Normalerweise sind Martin und „Wuff” Schüler. Ja, hinter Gittern wird die Schulbank gedrückt. „Wir haben drei hauptamtliche Pädagogen und wechselnde nebenamtlich Tätige”, erzählt Ruth Hildebrandt. 32 Schüler zwischen 20 und weit über 50 Jahren werden unterrichtet.

Es könnten viel mehr sein. „Die Warteliste ist lang”, so Hildebrandt, die auf eine vierte Pädagogenstelle hofft.
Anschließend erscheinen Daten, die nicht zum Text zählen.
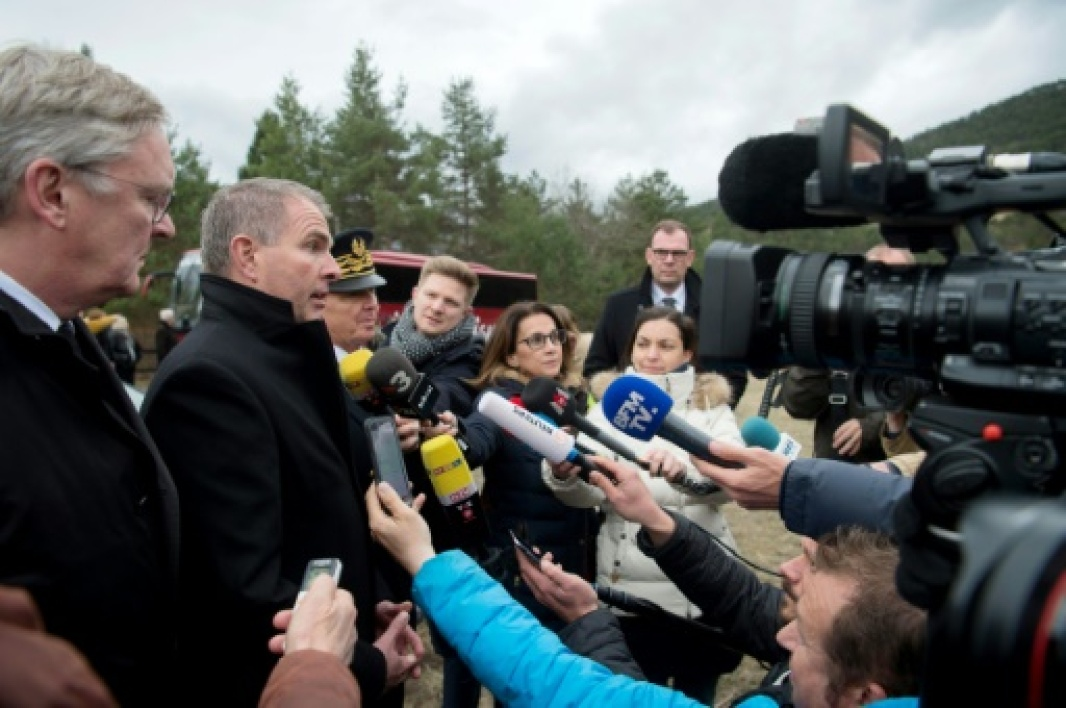 Luftansa CEO Carsten Spohr (2L) and Germanwings former CEO Thomas Winkelmann (L) speak to journalists during the commemoration ceremonies at the Vernet memorial, southeastern France, on March 24, 2017 to mark the second anniversary of th...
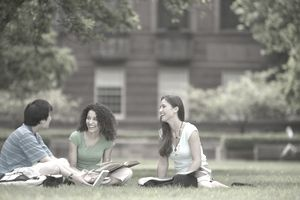 Three university students with books sitting in a group on a grassy lawn outside of a brick building
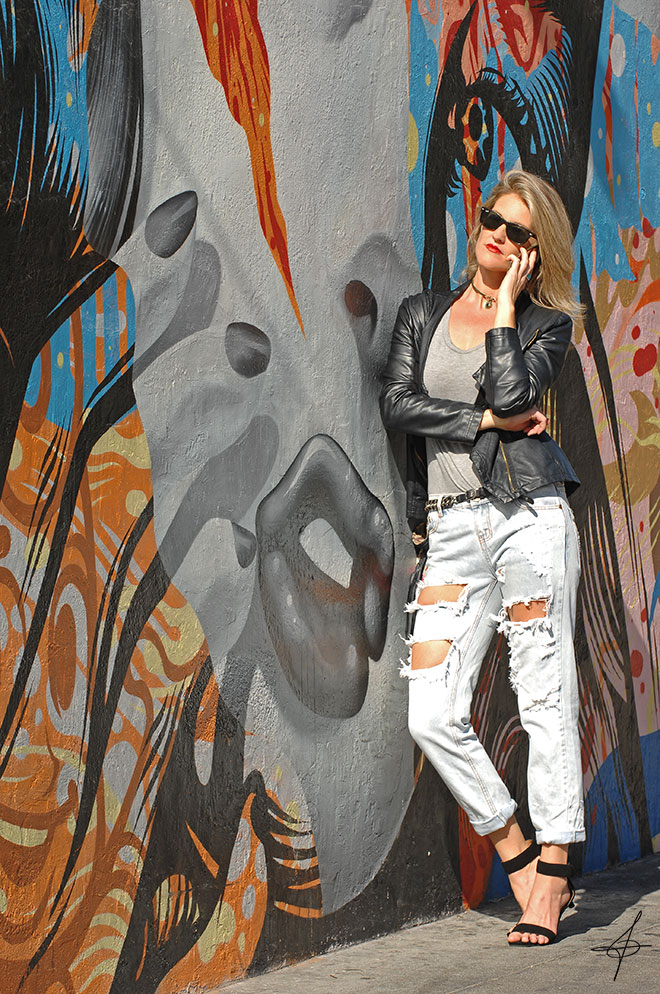 Black leather jacket fashion shoot and graffiti of face in downtown LA with street fashion photographer John Ussenko and model Janelle Carroll.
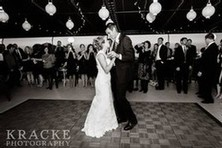 A black and white shot of a bride and groom dancing on the terrace at Veraisons Restaurant during their reception.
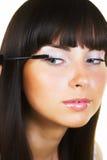 Brunette doing makeup Stock Photo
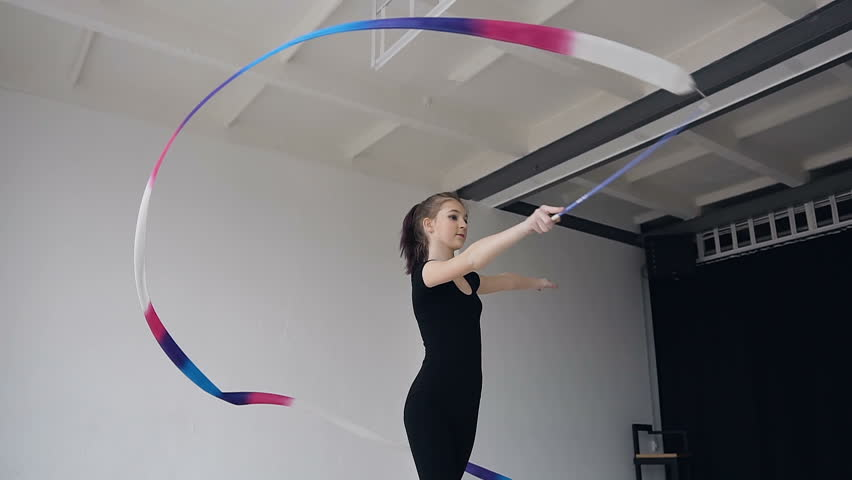 Attractive female gymnast dancing with colored ribbon in gymnastics school. Slim gymnast in black body performs the gymnastics exercise with a ribbon in the white studio and possing to the camera | Shutterstock HD Video #1009888733
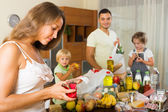 Poor family with bags of food — Stockfoto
Deutsch als Fremdsprache ist angesichts eines hohen Migrantenanteils ein wichtiges Fach.

Aber natürlich gibt es auch die üblichen Schulfächer wie Mathe und Englisch. Zusammen mit der VHS werden auch Kurse angeboten. Yoga zum Beispiel. Einen Abschluss kann man in Aachen nicht machen, aber in der JVA Münster.

Schule eine Woche zu

Eine Woche lang blieb die Schule nun zugunsten der Projektwoche geschlossen. Stattdessen wurde in Arbeitsgruppen das Thema Glück seziert. Und wie lautet das Fazit, was benennen die Häftlinge als größtes Glück? „Vor allem die Freiheit und die Familie”, bilanziert Ruth Hildebrandt. Genau das also, worauf man hinter Gittern weitgehend verzichten muss.